Alex und ich lachten freudlos.
"Ich bewundere deinen grenzenlosen Optimismus, Molly", lobte Alex
"Aber ganz ehrlich: Es ist Mycroft!!!
Ich weiß, ich hab da eine Menge verpasst, aber sag mir bitte, wann er das letzte Mal froh war, Sherlock zu sehen... wenn es ihm wirklich irgendwann leid getan haben sollte, fresse ich meinen imaginären Hut."
Ich war ganz seiner Meinung. Ich würde zwar keinen Hut essen, egal ob imaginär oder nicht, aber ich war seiner Meinung.
"Okay andere optimistische Theorie: Was wäre, wenn ihr es auch ohne Mycroft schaffen könntet? Wir haben das auch sonst immer geschafft, also warum nicht auch diesmal?", fragte Irene.
"Möglich wäre es, aber ich denke, es wird viel komplizierter, als sonst. Immerhin geht es hier um eine ganze Stadt. Und außerdem waren wir sowieso meistens nur Moriartys Zeitvertreib. Er hat sich wahrscheinlich so gut wie nie..."

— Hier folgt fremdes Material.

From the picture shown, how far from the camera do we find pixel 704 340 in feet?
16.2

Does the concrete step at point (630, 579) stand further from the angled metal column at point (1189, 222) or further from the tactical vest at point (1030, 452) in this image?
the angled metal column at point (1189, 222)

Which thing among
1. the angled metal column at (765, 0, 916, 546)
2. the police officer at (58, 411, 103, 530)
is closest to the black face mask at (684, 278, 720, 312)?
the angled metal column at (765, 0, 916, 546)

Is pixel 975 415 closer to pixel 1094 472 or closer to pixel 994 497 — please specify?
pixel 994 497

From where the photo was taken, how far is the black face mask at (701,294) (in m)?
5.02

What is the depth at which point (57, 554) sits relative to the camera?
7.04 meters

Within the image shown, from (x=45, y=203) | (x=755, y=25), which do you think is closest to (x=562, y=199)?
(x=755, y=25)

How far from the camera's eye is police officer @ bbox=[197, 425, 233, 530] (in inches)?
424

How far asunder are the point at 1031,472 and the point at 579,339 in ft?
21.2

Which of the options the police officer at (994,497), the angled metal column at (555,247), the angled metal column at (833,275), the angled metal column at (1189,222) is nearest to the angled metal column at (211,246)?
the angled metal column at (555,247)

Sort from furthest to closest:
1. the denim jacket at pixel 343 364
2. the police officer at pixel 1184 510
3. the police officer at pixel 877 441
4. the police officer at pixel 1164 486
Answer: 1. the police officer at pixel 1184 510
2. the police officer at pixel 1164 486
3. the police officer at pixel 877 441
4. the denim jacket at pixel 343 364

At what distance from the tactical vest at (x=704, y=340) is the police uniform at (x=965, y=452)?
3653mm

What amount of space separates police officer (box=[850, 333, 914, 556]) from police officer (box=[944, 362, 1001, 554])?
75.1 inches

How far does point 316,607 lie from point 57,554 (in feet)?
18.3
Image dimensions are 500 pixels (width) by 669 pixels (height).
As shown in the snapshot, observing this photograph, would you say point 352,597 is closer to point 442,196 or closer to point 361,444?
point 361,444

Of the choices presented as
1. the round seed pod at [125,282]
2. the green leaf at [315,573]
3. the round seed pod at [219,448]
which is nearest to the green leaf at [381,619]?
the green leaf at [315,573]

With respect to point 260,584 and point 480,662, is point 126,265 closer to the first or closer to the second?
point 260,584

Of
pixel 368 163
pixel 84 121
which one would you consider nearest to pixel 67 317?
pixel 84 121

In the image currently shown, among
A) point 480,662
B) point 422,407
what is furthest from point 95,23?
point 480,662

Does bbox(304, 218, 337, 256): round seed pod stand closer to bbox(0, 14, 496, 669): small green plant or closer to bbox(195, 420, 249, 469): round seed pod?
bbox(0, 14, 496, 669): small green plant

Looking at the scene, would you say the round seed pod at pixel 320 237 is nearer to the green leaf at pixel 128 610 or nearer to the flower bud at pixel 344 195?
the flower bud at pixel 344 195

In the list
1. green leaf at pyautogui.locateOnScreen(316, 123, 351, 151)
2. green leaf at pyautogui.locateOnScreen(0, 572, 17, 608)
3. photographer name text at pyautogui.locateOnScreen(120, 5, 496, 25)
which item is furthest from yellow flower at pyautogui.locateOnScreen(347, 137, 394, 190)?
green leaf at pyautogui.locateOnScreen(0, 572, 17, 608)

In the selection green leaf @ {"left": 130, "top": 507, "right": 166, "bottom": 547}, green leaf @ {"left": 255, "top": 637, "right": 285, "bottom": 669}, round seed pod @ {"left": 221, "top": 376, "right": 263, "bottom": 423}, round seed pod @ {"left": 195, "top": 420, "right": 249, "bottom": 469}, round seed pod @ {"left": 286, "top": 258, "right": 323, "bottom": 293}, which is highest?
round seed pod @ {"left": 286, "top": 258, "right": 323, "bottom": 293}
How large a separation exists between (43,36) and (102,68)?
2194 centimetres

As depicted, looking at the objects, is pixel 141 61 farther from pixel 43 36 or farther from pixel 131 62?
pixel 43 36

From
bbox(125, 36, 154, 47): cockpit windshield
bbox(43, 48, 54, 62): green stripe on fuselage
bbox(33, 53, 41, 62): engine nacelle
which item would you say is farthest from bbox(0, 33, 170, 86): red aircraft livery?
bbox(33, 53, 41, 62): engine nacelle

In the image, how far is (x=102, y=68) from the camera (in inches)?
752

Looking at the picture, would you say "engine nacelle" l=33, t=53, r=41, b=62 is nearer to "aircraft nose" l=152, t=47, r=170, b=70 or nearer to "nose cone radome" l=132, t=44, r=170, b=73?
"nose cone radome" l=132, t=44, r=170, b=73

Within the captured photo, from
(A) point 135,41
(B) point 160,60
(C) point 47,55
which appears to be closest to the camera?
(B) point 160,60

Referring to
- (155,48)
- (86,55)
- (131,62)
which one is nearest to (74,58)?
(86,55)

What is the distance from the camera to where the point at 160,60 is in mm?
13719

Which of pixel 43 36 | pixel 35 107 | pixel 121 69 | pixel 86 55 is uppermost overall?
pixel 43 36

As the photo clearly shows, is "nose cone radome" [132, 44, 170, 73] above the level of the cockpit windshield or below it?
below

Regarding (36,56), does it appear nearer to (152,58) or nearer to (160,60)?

"Oh doch, er hat sich Mühe gegeben. Jedes Mal. Sonst wäre es viel zu schnell vorbei gewesen", unterbrach ich ihn.
"Ich will nur darauf hinweisen, dass es nicht einfach wird."
"Na, dann beeilt euch mal", schlug Hamish vor. "Ihr habt eine Menge Arbeit vor euch und noch etwa zwei Monate Zeit. Was kann ich tun?"
Sofort machten wir uns an die Arbeit, doch eines stand weiterhin fest:
Wenn wir London auf diese Weise nicht retten konnten, dann auf keine, denn Alex würde sich nie wieder mit Mycroft versöhnen können.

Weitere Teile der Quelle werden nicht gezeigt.